This election has beaten me like no other, feelings I’m sure I share with just about everyone in America. Regardless of the outcome, I’m nervous for the coming holidays. The Trump disinformation machine is going to be a wrecking ball. How do you fight a giant piece of equipment crashing repeatedly into your life?
Maybe this is one of the reasons why I write — to have a voice when my family — the people you should feel the most comfortable around — so effectively shut mine down. Sometimes I even feel swayed by them. I adored my grandparents growing up. I idolized my fashionable aunts. My hard-working parents gave me everything to get where I am now. I want to see the best in them. But I can’t look past their unwillingness to learn.
I remember the first time I mentioned Black Lives Matter to them. It was the day after Thanksgiving in 2013. We were all together eating breakfast. I think the news was on and I said something in support of BLM. All heads swung to look at me, like puppets controlled by a puppet master, eyes wide like I had just said something blasphemous against God.
I don’t recall what was said, but I was effectively sat down and then told how all lives matter. At the time I didn’t have the words to fight back. I shut my mouth and went back to eating pancakes. I didn’t know how to fight the racism in my family or even in myself. Not yet, anyway. Years later, and many lessons learned, I have better language but still falter around my family.
Things used to be debated in my family. I’ve always been sort of left-leaning, even as a kid when I refused to make dinner for my dad and grandpa. I wasn’t some little woman to be ordered to the kitchen. When I was younger, I think my family, especially my grandpa, enjoyed our verbal sparring. As I got older and things got more serious, as I shelved book after antiracist book, after feminist book, after philosophy book in my head, the verbal sparring turned into barbs that stuck under my skin. To me, lives were on the line with our politics. Just look at the horribleness of 2020. Fuck a few burned buildings if we get closer to progress. When lists of things white allies could do to further POC equality started showing up online, I took those lists to heart and donated and read and tried over and over to speak to my family.
These futile efforts lead me to put up a wall between my family and me. I no longer spar with my grandpa. We seemed to have arrived at an uneasy truce during holidays. We don’t speak about politics or social movements. They accept that I’m just “liberal” like it’s some sort of character defect. I didn’t even realize how much of myself I walled off from them until my aunt came to visit recently and through the grapevine, I heard she thought I was mad at her. No idea what I did to give her that impression, but I think it’s because of that wall. If you don’t listen to me, you don’t get all of me.
And it hurts. My family are good people. They are kind and willing to help anyone, but in a world where they hang in the middle of not having enough and just enough privilege to have enough, they hunker down with the things they do have and dare anyone to lay a finger on it.

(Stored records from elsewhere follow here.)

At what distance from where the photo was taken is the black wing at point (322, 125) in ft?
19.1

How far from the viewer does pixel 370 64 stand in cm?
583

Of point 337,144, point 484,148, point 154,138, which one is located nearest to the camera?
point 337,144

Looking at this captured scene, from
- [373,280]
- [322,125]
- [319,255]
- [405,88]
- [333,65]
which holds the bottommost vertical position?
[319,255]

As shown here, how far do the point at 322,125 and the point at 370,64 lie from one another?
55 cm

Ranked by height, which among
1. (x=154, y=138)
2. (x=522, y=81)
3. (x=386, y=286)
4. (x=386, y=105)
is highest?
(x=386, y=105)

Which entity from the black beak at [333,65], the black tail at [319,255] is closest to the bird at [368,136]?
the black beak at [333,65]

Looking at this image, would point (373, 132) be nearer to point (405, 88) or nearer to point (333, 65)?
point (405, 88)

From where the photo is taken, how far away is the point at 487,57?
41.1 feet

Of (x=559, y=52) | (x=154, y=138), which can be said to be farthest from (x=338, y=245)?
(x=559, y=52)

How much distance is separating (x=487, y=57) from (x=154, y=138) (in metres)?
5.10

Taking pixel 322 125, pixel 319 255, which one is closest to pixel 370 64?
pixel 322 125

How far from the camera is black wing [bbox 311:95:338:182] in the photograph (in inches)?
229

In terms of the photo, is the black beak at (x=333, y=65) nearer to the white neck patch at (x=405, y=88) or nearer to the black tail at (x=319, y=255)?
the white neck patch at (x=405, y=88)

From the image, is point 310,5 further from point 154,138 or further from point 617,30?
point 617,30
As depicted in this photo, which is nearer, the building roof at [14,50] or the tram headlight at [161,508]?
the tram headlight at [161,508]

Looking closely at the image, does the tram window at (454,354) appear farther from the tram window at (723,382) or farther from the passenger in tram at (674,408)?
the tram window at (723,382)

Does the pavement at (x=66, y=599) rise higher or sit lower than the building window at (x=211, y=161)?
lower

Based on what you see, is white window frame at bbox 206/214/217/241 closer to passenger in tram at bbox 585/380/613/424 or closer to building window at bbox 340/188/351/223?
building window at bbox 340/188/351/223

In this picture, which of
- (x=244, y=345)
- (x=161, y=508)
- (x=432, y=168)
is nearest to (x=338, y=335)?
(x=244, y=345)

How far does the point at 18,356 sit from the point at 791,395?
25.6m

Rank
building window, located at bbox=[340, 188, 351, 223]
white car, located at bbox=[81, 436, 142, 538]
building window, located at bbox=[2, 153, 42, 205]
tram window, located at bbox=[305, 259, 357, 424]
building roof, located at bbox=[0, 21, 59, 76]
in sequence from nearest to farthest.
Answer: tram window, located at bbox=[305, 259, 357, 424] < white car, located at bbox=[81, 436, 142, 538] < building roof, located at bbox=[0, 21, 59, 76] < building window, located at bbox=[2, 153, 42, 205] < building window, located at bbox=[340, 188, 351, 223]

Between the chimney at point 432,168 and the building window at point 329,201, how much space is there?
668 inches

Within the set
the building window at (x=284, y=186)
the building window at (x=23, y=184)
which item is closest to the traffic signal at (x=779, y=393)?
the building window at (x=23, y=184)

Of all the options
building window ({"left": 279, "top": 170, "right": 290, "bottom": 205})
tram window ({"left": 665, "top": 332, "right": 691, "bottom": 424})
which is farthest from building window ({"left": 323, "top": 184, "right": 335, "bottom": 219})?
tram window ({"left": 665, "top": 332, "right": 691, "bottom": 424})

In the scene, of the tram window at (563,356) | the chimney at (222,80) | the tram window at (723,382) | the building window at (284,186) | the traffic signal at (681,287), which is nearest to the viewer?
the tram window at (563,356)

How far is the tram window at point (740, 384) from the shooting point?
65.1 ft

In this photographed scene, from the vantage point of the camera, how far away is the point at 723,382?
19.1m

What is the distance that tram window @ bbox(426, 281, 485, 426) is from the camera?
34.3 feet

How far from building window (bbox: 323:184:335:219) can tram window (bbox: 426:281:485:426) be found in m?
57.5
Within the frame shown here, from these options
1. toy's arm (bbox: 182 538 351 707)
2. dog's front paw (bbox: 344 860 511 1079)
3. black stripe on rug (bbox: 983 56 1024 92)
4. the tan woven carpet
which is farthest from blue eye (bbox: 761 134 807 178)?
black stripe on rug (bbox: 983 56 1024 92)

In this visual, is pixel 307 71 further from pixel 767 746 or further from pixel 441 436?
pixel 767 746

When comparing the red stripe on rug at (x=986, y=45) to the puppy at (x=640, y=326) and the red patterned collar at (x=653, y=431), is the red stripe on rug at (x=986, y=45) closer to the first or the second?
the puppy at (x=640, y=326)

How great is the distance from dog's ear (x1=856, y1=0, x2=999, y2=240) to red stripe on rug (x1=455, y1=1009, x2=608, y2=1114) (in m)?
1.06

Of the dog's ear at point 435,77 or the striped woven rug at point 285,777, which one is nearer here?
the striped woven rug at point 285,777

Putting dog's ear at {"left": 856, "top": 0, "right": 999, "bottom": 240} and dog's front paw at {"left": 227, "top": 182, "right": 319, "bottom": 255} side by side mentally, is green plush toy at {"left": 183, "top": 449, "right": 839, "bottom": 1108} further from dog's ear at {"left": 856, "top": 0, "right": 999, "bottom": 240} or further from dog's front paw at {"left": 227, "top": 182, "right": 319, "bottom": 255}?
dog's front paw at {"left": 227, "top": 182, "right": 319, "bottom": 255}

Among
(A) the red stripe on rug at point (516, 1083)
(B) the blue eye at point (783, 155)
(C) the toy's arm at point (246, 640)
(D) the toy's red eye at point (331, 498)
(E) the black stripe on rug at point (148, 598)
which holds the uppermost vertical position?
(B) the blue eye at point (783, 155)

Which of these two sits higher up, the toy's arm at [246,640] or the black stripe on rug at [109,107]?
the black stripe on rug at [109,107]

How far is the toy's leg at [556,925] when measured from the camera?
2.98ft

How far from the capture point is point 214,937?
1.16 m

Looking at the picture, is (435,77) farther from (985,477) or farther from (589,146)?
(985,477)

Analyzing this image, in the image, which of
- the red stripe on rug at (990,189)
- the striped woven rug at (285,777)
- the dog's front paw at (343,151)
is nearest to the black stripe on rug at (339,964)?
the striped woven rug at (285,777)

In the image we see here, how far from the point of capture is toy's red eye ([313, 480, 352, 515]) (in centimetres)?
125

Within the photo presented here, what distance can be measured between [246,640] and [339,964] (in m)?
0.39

Right now it looks like Biden will win the presidency, but Trump will still have won in the eyes of his followers. I don’t feel happy enough to celebrate, because this isn’t over. Maybe this is one of the reasons this election season has been so heavy. Even if Biden wins, there is still so much to do. And I still have not found a reasonable, calm way to talk to my family about it.
I have spent the last four years trying to understand why they feel the way they do about Trump and Black Lives Matter. My well-meaning questions are met with anger or, in the case of one relative, literally walking away from me mid-conversation. Never once have they tried listening to me.
This is why I’m not a good ally. I’ve tried and failed. As the election results are still coming in and seeing how red the country is, I’m not surprised, but I am sad.
Thanksgiving is weeks away. I took today off work to write this, to think, to sleep, and to come up with a game plan. Do I shut myself down even further around my family and try to effect change in other ways (and how to do that) or do I still throw myself at the brick wall of their beliefs? Honestly, after a little break and some sleep, I will probably do both, because equality is more important than my feelings or my family’s feelings.